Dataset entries
==================================================

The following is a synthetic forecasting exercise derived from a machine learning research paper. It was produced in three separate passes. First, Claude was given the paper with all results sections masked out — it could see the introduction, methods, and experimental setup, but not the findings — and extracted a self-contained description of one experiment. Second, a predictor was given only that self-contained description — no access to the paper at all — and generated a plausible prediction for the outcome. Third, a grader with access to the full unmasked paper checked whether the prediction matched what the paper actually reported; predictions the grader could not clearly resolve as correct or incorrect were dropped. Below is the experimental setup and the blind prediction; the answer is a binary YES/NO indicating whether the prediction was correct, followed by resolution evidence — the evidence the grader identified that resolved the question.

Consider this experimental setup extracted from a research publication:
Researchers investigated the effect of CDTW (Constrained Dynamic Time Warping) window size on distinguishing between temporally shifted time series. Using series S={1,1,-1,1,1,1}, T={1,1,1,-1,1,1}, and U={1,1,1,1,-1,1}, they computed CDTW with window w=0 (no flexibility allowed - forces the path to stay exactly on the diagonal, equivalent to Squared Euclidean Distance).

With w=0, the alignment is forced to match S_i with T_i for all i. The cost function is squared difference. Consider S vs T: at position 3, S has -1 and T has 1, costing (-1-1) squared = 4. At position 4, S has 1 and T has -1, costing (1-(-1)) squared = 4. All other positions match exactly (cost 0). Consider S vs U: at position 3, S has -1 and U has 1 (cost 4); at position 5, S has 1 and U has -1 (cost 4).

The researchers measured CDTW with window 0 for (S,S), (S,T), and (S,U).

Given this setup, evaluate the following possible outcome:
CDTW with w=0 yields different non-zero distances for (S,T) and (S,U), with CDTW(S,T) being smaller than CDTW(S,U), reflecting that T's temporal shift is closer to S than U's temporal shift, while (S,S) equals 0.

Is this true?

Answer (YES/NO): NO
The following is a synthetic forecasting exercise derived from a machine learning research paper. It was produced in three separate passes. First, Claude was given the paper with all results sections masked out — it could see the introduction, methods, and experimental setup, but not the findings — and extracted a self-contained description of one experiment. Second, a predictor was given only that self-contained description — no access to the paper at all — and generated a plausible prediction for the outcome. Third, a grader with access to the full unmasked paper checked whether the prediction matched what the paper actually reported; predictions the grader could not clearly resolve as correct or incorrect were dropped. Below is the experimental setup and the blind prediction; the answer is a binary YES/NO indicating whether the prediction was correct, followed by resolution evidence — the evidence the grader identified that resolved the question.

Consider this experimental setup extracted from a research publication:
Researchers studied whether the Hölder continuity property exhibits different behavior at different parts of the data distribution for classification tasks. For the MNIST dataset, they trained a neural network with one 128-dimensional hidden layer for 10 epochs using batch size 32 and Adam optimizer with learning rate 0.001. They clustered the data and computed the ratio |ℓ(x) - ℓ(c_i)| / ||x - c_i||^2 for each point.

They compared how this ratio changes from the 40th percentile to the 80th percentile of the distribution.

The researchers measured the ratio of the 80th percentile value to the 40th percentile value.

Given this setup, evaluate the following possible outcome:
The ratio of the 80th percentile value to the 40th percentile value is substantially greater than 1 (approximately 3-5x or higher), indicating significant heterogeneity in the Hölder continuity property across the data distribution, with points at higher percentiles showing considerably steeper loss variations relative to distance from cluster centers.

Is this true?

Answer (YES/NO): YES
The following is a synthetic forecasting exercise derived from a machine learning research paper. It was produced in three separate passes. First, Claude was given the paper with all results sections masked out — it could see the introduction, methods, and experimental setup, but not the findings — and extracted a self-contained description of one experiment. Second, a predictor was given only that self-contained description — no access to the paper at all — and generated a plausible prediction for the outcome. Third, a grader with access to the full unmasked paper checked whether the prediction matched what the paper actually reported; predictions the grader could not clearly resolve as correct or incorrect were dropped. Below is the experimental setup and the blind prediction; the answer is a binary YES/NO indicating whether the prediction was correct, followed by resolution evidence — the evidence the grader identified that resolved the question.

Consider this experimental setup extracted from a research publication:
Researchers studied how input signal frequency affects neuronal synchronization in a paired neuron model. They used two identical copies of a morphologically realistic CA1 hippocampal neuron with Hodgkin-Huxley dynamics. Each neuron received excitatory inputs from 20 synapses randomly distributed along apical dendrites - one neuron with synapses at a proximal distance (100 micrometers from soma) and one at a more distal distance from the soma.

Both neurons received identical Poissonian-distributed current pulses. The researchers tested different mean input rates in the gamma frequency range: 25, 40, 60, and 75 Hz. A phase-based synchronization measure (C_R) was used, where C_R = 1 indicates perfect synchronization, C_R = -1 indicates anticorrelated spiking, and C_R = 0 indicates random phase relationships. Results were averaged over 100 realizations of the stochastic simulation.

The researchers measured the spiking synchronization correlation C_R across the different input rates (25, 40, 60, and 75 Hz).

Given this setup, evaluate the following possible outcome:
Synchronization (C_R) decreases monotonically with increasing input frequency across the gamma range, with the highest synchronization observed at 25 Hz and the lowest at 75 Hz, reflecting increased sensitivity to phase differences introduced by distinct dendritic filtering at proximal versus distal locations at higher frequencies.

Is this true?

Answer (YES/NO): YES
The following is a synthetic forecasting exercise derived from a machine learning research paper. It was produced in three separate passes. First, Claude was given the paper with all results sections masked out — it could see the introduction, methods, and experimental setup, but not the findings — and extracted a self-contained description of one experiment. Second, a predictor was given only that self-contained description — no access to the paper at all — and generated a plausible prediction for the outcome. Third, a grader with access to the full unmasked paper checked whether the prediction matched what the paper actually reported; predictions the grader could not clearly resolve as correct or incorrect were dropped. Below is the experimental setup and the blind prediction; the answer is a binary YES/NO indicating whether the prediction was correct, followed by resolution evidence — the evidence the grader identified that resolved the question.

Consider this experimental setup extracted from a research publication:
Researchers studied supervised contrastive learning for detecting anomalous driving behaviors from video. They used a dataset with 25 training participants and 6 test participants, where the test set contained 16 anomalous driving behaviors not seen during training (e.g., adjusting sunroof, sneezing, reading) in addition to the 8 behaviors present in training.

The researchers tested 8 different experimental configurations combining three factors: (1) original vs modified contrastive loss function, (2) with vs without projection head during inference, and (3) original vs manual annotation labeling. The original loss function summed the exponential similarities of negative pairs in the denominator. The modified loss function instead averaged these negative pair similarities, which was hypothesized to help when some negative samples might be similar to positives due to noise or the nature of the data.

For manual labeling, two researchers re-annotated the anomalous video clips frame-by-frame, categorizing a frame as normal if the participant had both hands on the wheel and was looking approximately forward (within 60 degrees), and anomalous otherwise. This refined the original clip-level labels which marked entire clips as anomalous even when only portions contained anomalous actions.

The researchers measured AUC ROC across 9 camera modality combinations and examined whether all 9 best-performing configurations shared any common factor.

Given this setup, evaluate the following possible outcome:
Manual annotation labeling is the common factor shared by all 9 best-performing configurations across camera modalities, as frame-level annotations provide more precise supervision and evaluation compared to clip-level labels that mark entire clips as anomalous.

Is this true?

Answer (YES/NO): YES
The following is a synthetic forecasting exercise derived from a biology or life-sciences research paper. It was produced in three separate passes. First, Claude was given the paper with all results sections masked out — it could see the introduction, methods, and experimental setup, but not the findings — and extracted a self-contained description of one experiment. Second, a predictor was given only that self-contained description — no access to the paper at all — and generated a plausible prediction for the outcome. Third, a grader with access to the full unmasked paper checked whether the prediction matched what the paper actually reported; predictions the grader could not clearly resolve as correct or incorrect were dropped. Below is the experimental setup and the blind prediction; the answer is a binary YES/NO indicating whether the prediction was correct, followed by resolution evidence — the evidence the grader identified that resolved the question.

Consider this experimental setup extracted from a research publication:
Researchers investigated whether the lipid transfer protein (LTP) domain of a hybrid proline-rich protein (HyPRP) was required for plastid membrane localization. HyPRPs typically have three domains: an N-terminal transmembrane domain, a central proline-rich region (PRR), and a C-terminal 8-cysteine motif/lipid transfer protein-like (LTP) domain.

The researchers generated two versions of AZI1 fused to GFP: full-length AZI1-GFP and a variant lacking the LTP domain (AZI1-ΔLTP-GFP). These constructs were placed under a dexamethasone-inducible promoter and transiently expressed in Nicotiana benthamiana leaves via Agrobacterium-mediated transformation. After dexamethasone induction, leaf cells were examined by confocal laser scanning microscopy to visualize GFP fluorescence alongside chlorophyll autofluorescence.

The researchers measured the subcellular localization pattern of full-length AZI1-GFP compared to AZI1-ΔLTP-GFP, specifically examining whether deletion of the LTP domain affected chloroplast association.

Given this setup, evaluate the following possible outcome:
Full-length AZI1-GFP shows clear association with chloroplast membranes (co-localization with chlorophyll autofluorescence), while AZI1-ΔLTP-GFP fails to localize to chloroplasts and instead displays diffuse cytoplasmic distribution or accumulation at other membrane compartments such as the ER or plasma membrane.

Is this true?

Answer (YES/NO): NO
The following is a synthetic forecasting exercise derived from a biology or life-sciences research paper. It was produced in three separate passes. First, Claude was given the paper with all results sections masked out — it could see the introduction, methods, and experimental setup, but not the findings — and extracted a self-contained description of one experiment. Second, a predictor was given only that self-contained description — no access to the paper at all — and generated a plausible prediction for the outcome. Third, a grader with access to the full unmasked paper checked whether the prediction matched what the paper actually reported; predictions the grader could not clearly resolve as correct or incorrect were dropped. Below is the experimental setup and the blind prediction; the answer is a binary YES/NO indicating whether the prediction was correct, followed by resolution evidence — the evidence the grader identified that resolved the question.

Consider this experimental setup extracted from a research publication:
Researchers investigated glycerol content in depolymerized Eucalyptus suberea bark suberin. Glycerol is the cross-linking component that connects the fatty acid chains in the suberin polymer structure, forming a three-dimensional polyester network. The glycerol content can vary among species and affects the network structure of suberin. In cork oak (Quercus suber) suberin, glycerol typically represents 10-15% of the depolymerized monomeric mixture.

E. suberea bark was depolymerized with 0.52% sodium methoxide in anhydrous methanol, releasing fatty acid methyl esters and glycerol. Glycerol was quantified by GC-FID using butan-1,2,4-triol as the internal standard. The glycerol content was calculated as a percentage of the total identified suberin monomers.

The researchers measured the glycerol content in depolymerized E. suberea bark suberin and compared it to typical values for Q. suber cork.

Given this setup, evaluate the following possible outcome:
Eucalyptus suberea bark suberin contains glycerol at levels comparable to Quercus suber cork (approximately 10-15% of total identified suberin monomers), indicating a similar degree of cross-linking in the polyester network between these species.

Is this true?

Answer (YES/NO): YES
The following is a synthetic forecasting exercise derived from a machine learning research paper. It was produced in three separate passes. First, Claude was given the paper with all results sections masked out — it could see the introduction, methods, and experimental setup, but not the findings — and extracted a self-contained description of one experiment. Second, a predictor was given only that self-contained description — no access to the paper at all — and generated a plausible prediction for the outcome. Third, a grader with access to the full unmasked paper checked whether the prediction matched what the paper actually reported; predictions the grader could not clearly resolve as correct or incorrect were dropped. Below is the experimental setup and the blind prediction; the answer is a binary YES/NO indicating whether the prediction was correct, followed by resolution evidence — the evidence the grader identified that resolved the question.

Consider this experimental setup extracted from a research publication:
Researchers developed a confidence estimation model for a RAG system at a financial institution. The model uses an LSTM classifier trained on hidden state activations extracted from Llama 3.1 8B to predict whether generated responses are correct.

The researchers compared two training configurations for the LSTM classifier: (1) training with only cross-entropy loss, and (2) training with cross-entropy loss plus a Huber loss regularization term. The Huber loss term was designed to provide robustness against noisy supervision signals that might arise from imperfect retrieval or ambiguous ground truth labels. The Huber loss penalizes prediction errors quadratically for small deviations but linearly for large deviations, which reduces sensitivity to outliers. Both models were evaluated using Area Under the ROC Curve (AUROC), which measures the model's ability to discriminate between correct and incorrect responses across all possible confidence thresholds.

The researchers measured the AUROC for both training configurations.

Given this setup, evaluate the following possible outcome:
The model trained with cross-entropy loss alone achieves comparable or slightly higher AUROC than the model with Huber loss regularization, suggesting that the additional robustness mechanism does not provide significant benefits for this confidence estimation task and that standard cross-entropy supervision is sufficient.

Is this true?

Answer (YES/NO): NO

==================================================

Exercise: Filter the records above for the string "depolymerized" and copy each matching line.

Solution to the problem:
Researchers investigated glycerol content in depolymerized Eucalyptus suberea bark suberin. Glycerol is the cross-linking component that connects the fatty acid chains in the suberin polymer structure, forming a three-dimensional polyester network. The glycerol content can vary among species and affects the network structure of suberin. In cork oak (Quercus suber) suberin, glycerol typically represents 10-15% of the depolymerized monomeric mixture.
E. suberea bark was depolymerized with 0.52% sodium methoxide in anhydrous methanol, releasing fatty acid methyl esters and glycerol. Glycerol was quantified by GC-FID using butan-1,2,4-triol as the internal standard. The glycerol content was calculated as a percentage of the total identified suberin monomers.
The researchers measured the glycerol content in depolymerized E. suberea bark suberin and compared it to typical values for Q. suber cork.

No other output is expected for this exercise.